Key Responsibilities
  • Build generative and foundation chemistry models for molecular design.
  • Advance retrosynthesis and synthesis-aware ML by leveraging Chemify's reaction database and robot-execution data.
  • Apply computer vision to transform robot telemetry into models that monitor process state and feedback into experimental control.
  • Prototype agentic workflows that orchestrate models, tools, and the platform - closing loops between proposal, execution, observation, and learning.
  • Productionise models into a reproducible, API-first toolkit; partner with Infrastructure on GPU training and HPC; maintain high standards of ML best practices, including rigorous evaluation, benchmarks, and reproducibility.
  • Mentor junior ML scientists, partner with the Head of Advanced Machine Learning on hiring and growth, and represent Chemify's AI/ML capability externally.

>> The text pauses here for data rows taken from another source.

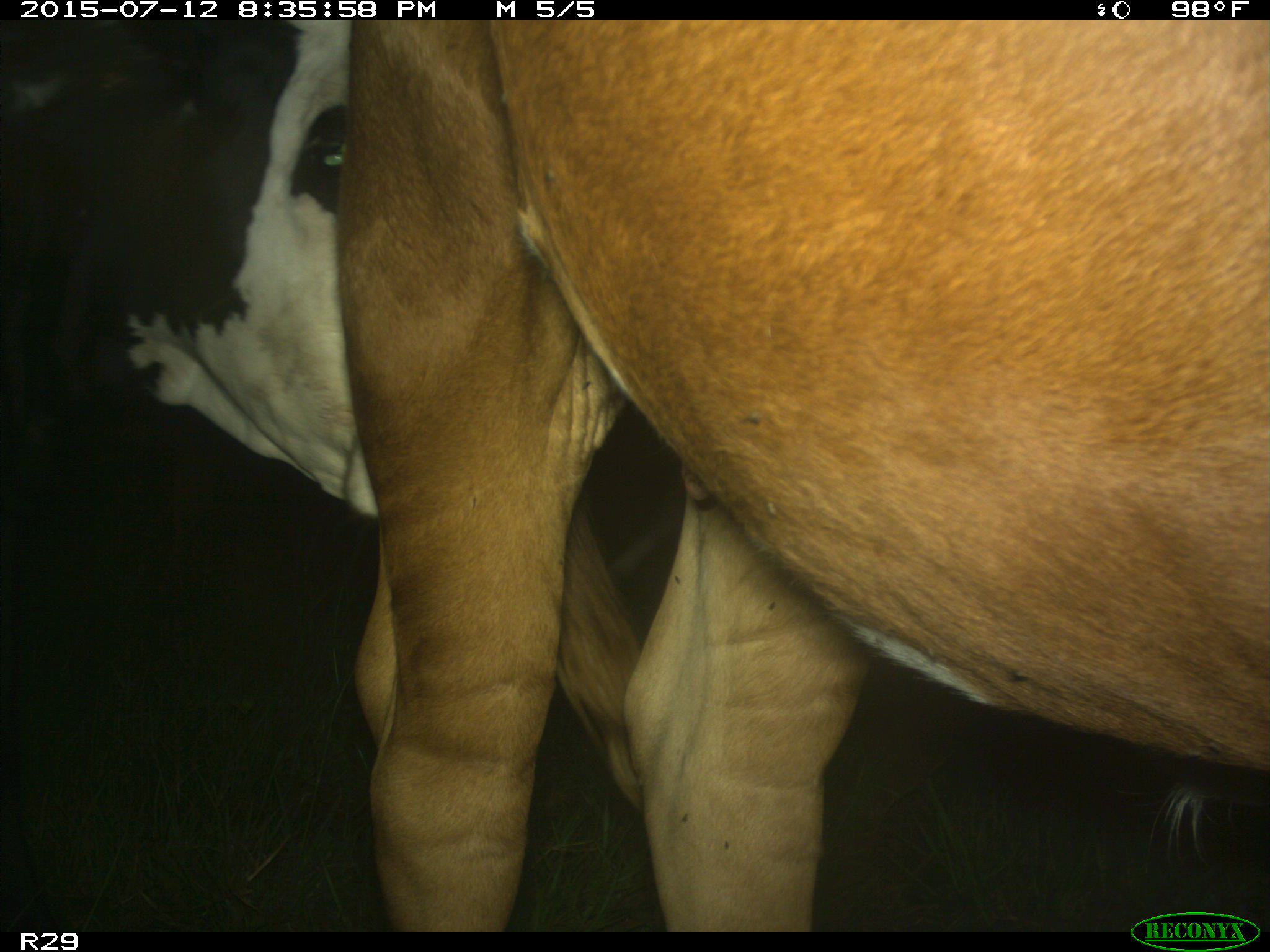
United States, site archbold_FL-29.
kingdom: Animalia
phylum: Chordata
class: Mammalia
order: Artiodactyla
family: Bovidae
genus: Bos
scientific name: Bos taurus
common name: domestic cow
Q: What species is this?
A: Bos taurus (domestic cow).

  • (Staff level) Set technical direction across the AI/ML stack; lead cross-cutting initiatives spanning chemistry models, retrosynthesis, vision, and agents.

About You
You are an experienced ML scientist who is equally comfortable training models and shipping the code that other people end up building on. You care about whether your model changes a real decision - not just whether it beats a benchmark. You're at home moving across problem types, from generative models to vision to search.
We expect you to bring:
  • PhD or equivalent experience in Machine Learning, Computer Science, Statistics, Physics, or a related quantitative field - 5+ years (Senior) or 8+ years (Staff) of hands-on applied ML experience, including production-grade work.
  • Deep familiarity with modern deep learning stack (PyTorch or JAX), and breadth across at least two of: generative models (diffusion, autoregressive, flow-based), graph and equivariant networks, vision (CNNs, ViTs, multimodal LLMs), search and planning (MCTS, A*), or agentic / RL systems.

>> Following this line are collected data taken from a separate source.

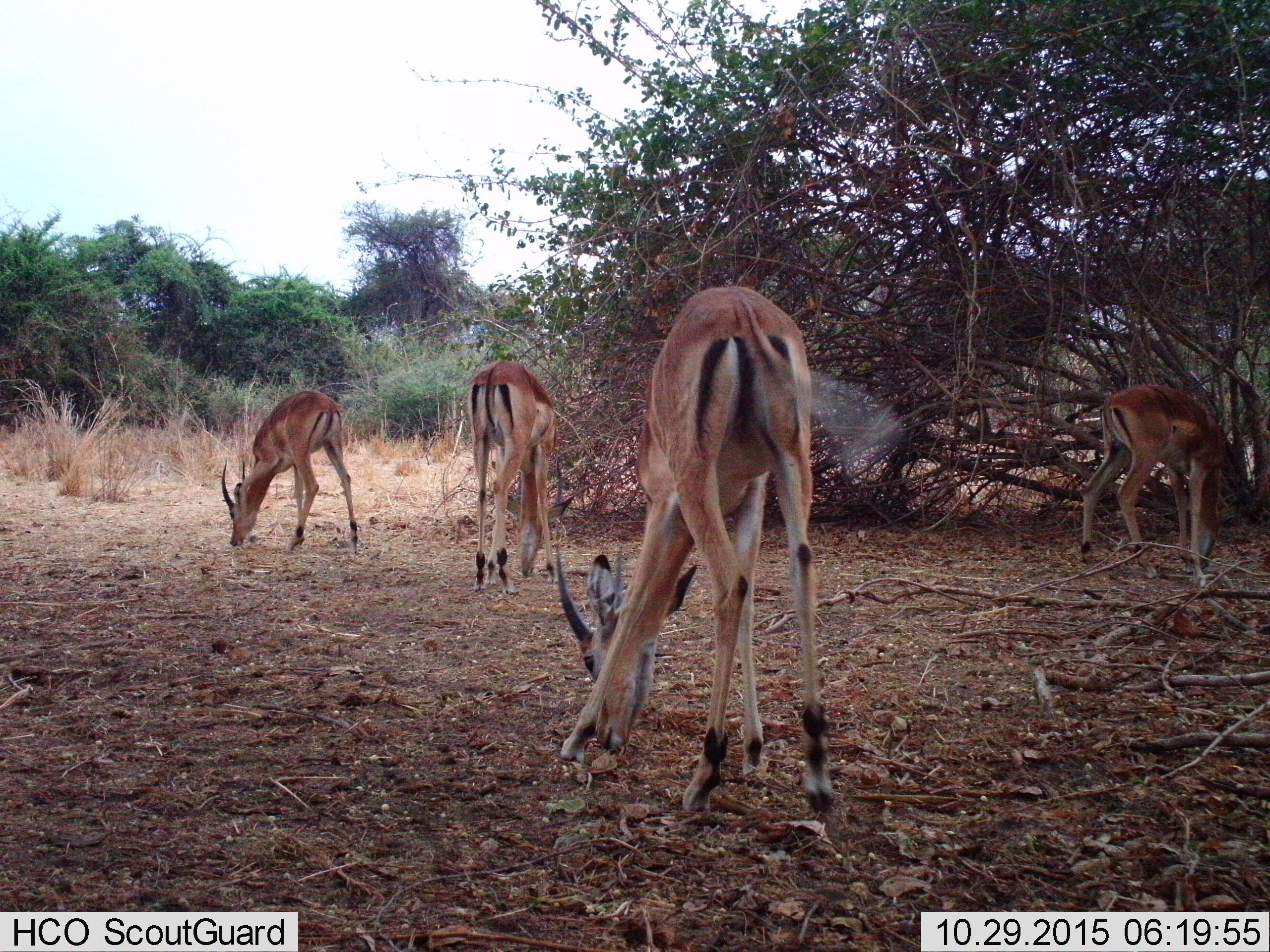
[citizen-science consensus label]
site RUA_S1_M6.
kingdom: Animalia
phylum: Chordata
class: Mammalia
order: Artiodactyla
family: Bovidae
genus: Aepyceros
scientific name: Aepyceros melampus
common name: impala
Impala (Aepyceros melampus), count 4. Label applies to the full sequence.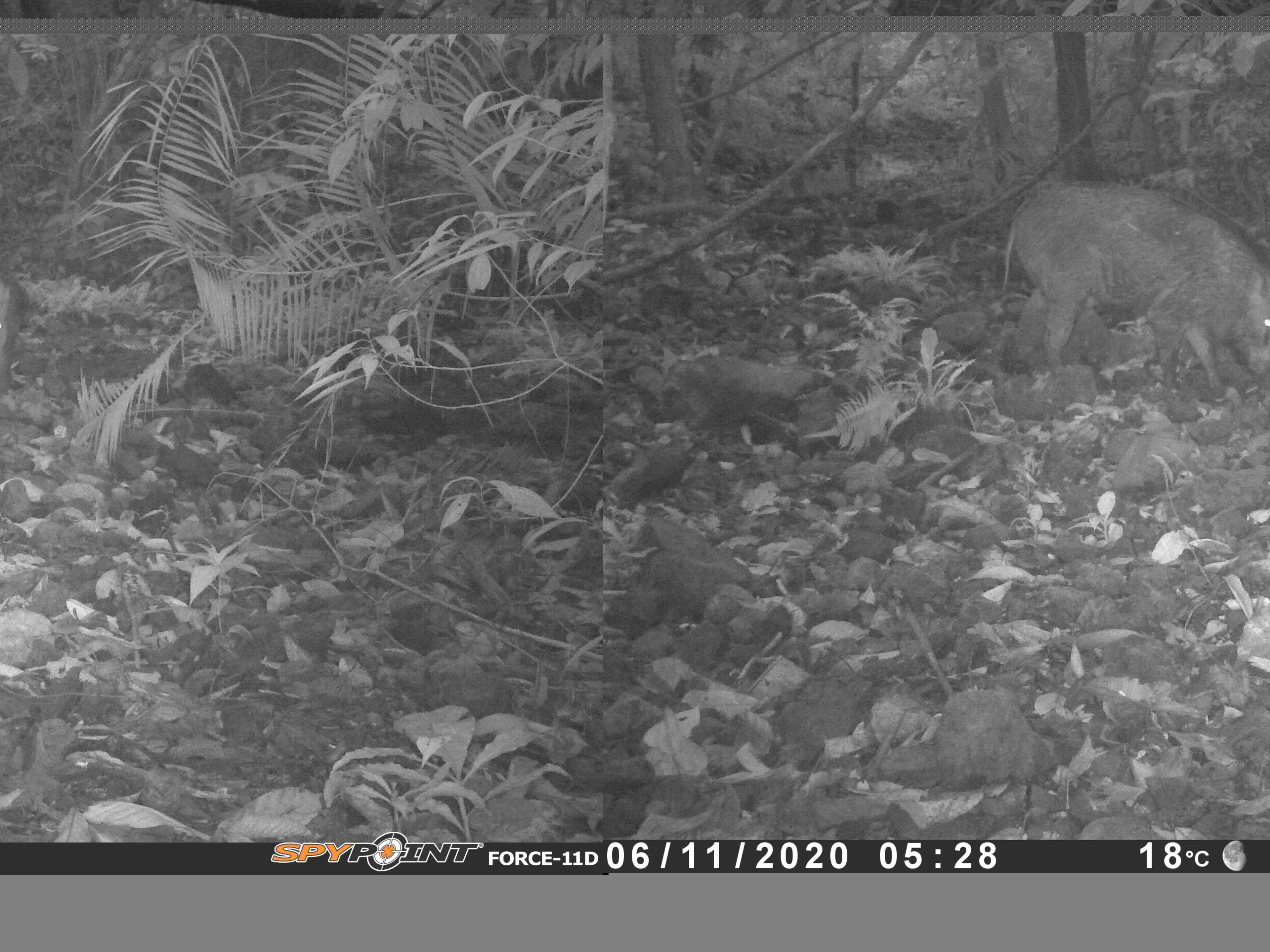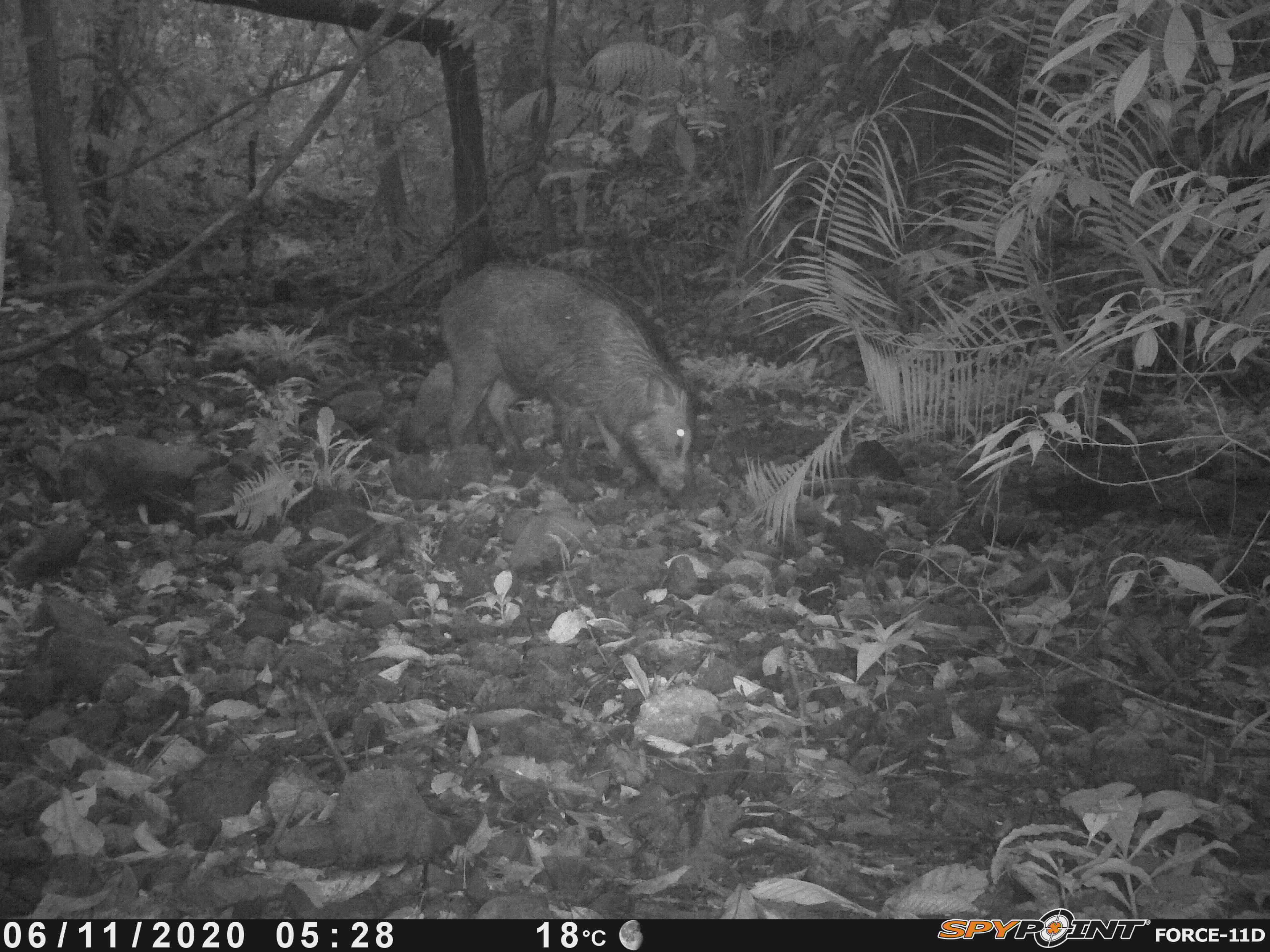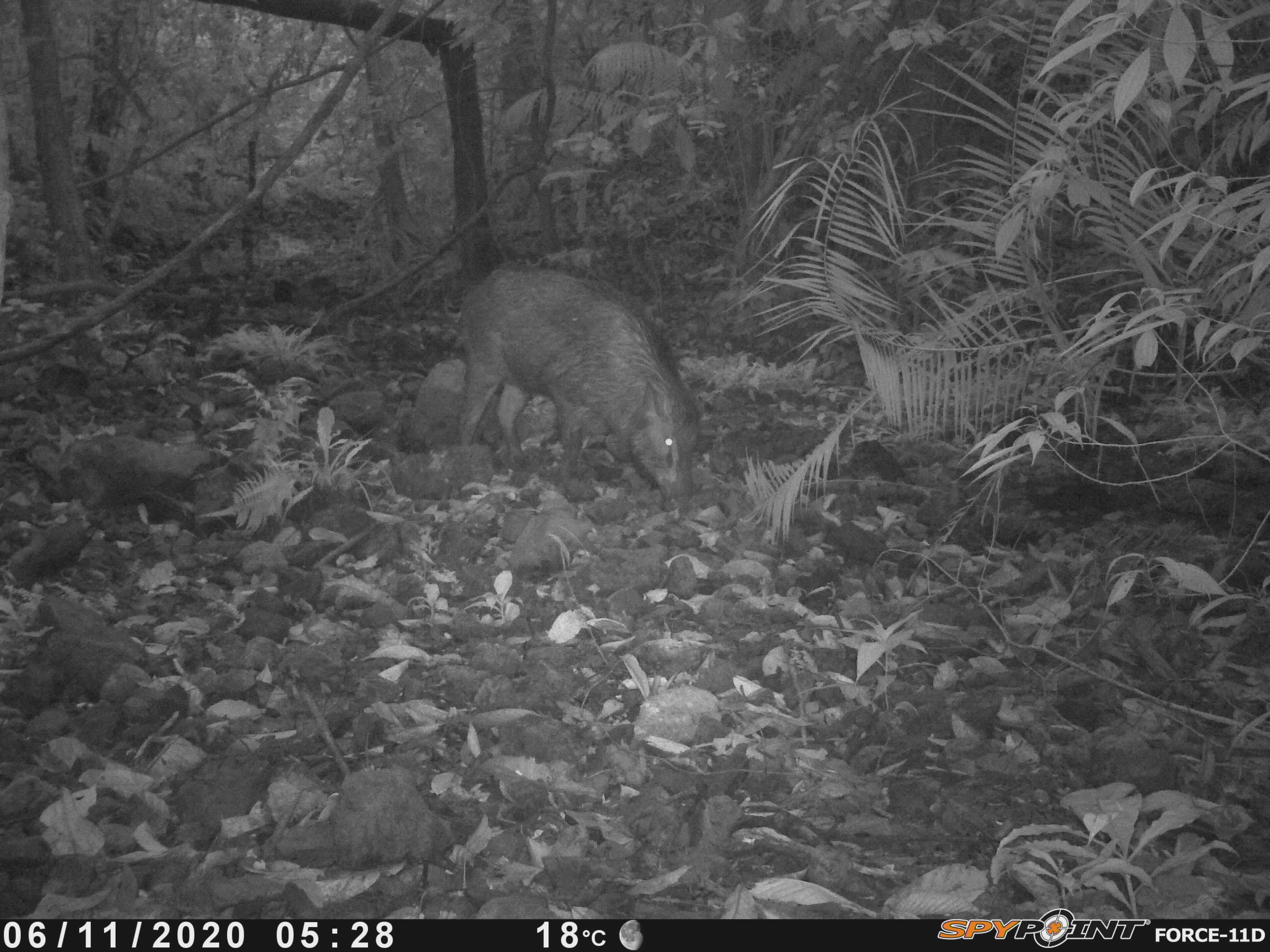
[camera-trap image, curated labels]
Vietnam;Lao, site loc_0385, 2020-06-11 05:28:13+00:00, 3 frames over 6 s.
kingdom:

  • Experience taking ML from prototype to production: reproducible pipelines, distributed jobs, and batch workflows on cloud (AWS / GCP / Azure) or HPC.

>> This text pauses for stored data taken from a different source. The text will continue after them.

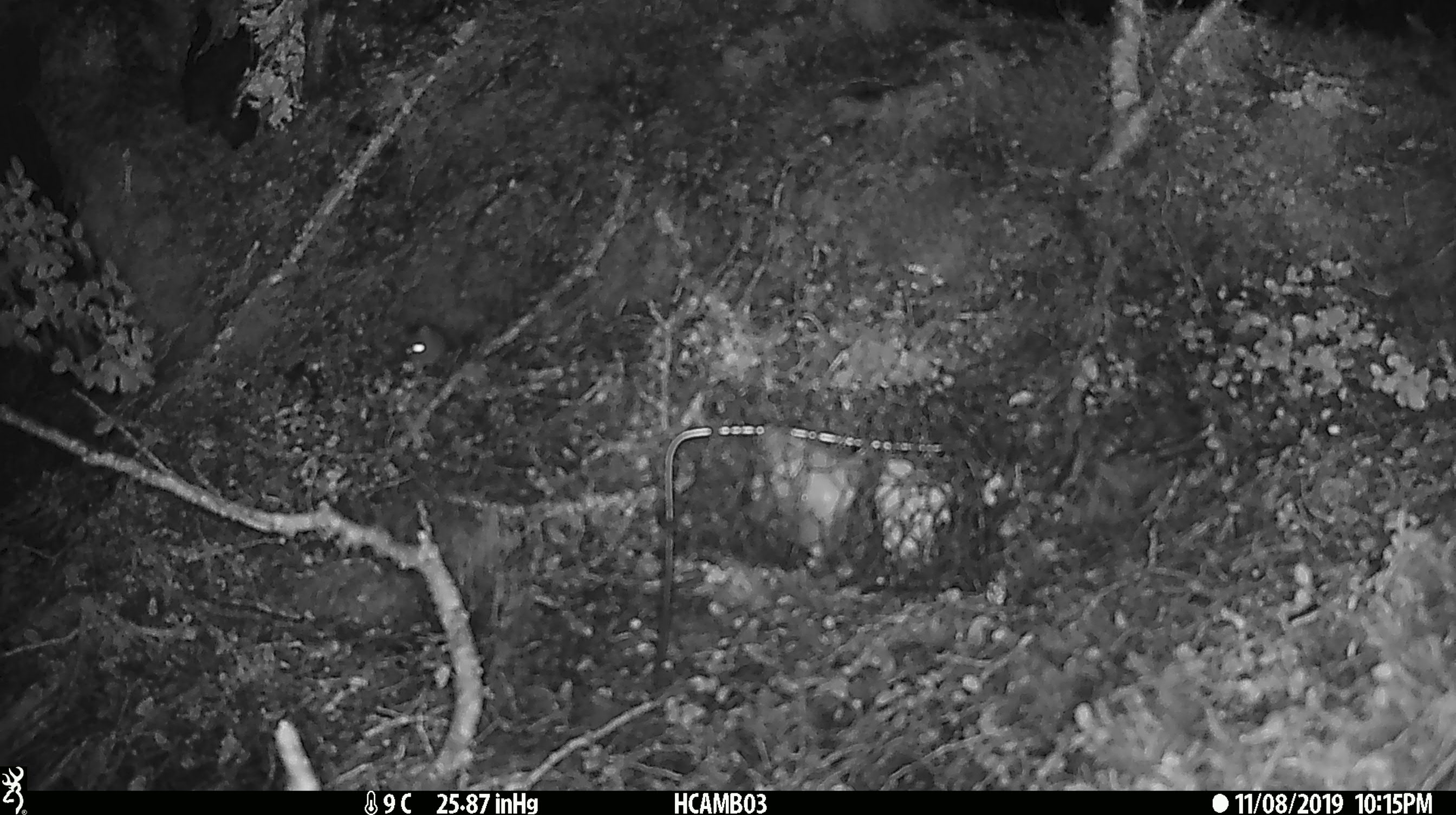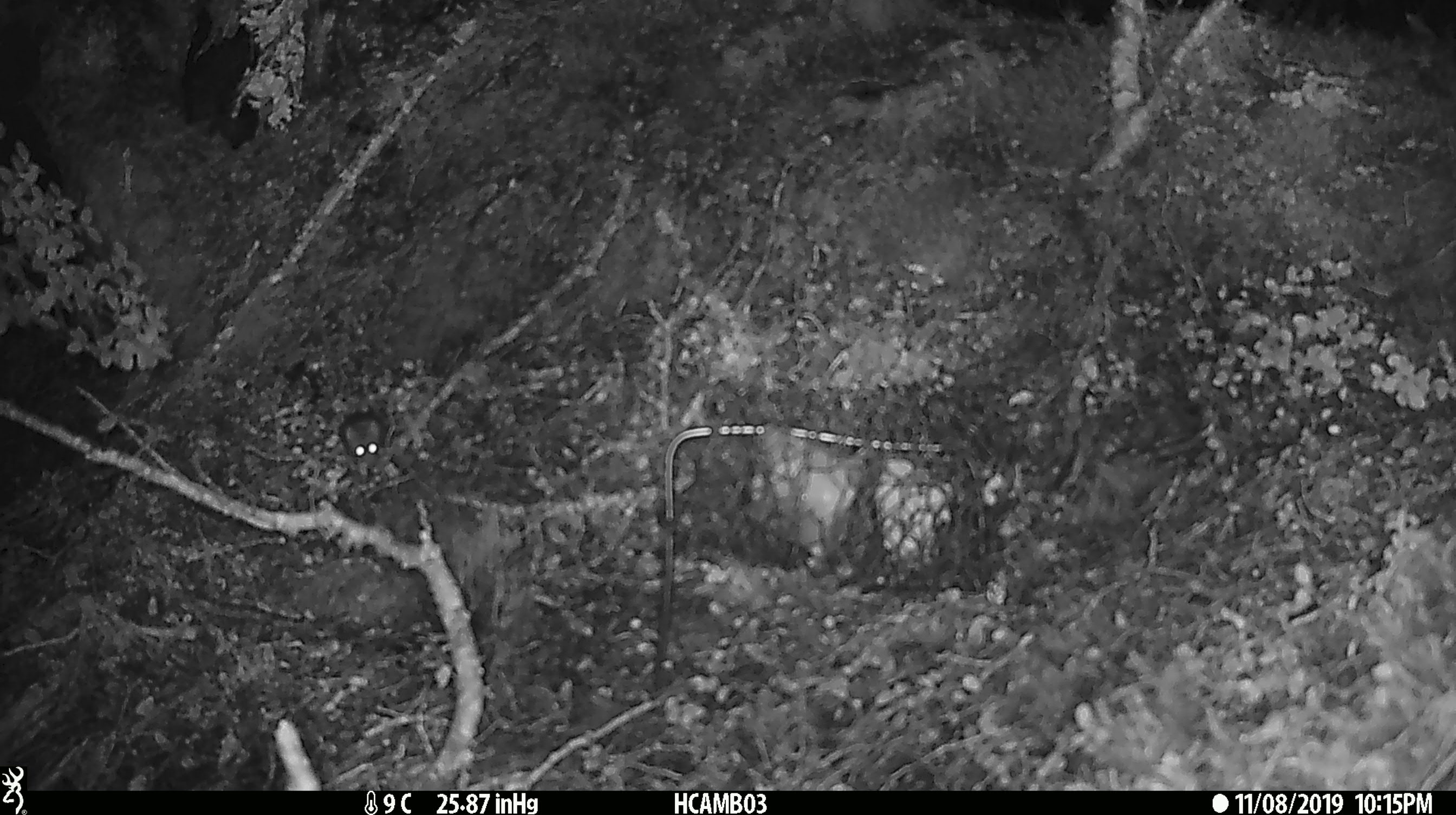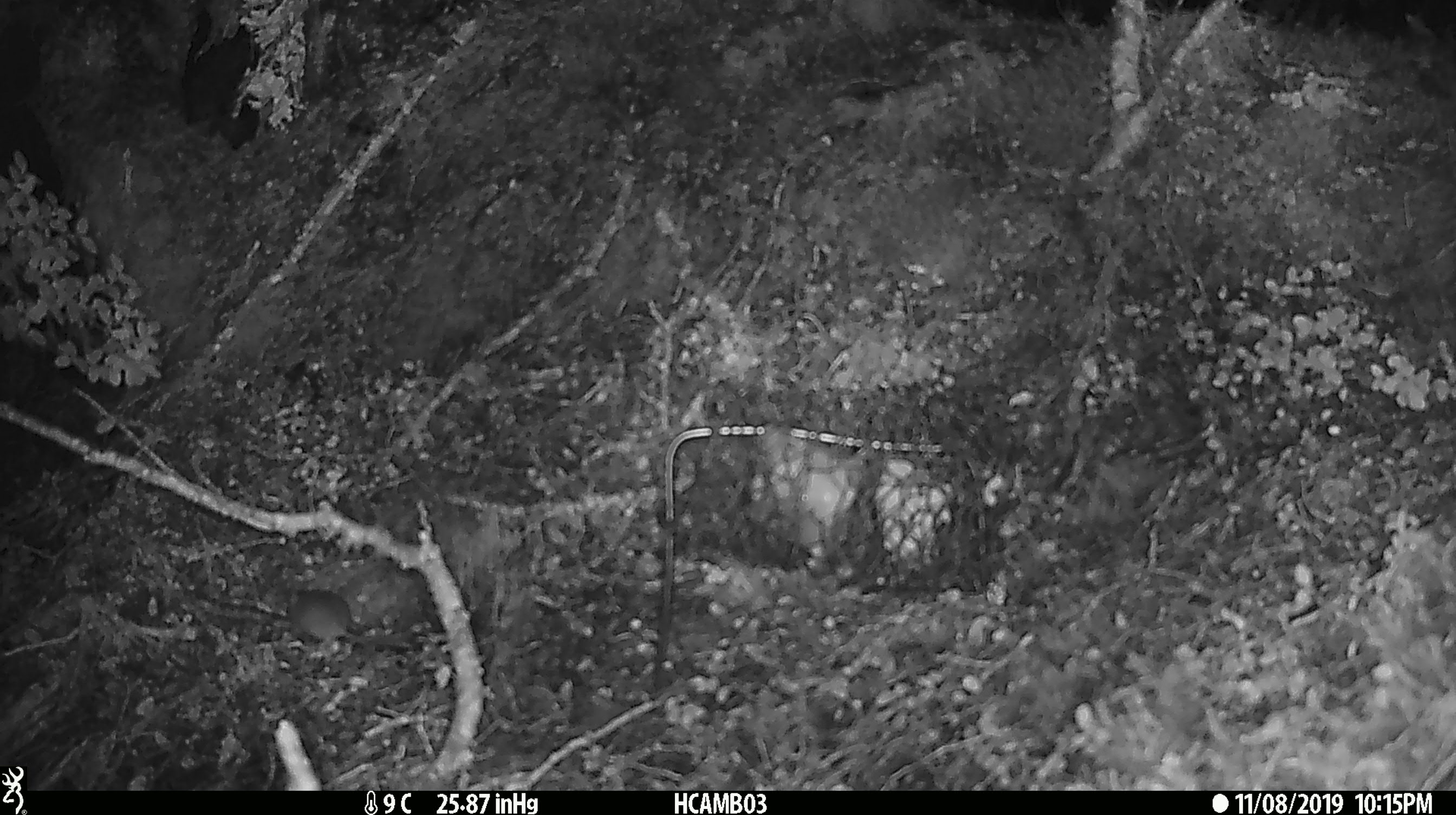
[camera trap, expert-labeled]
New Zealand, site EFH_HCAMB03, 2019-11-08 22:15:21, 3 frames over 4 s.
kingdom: Animalia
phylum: Chordata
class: Mammalia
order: Rodentia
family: Muridae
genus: Mus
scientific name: Mus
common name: mouse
Mouse (Mus).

  • Strong scientific computing instincts: clean Python, careful experiment design, leakage-aware splits, and rigorous benchmarks.
  • Clear communication with non-ML scientists and engineers and a willingness to pick up new domains (you don't need to know chemistry on day one).
  • (Staff level) A track record of technical leadership: mentoring, setting standards, and influencing scientific and technical direction beyond your own projects.

Beneficial Skills
  • Practical experience with active learning, Bayesian optimisation, conformal prediction, or uncertainty quantification in iterative real-world loops.
  • Familiarity with retrosynthesis ML, computer-aided synthesis planning (CASP), or reaction-condition / yield prediction.
  • Working knowledge of how ML fits into a drug-discovery or materials-design workflow, plus familiarity with cheminformatics tooling (e.g. RDKit, OpenEye) - or willingness to pick these up.
  • MLOps fluency: experiment tracking, data versioning, model serving, and observability of deployed models.
  • A visible track record in the field - peer-reviewed publications, open-source contributions, or public projects that demonstrate your judgement on real ML problems.

Why Join Chemify?
Impact:
Your models will directly shape what Chemify's robotic platform proposes, plans, and observes - at a company uniquely positioned to close the loop between design and physical experiment.
Autonomy:
Reporting to the Head of Advanced Machine Learning, you will work across the AI/ML problems with the most impact, and have meaningful influence over the direction of our AI/ML capability.
Ambition:
We are a Series B deep-tech company investing in world-class infrastructure and tackling problems at the frontier of AI, robotics, and chemistry. You will have the resources and the mandate to do AI/ML in a way that isn't possible elsewhere - across chemistry, vision, search, and autonomous systems on the same platform.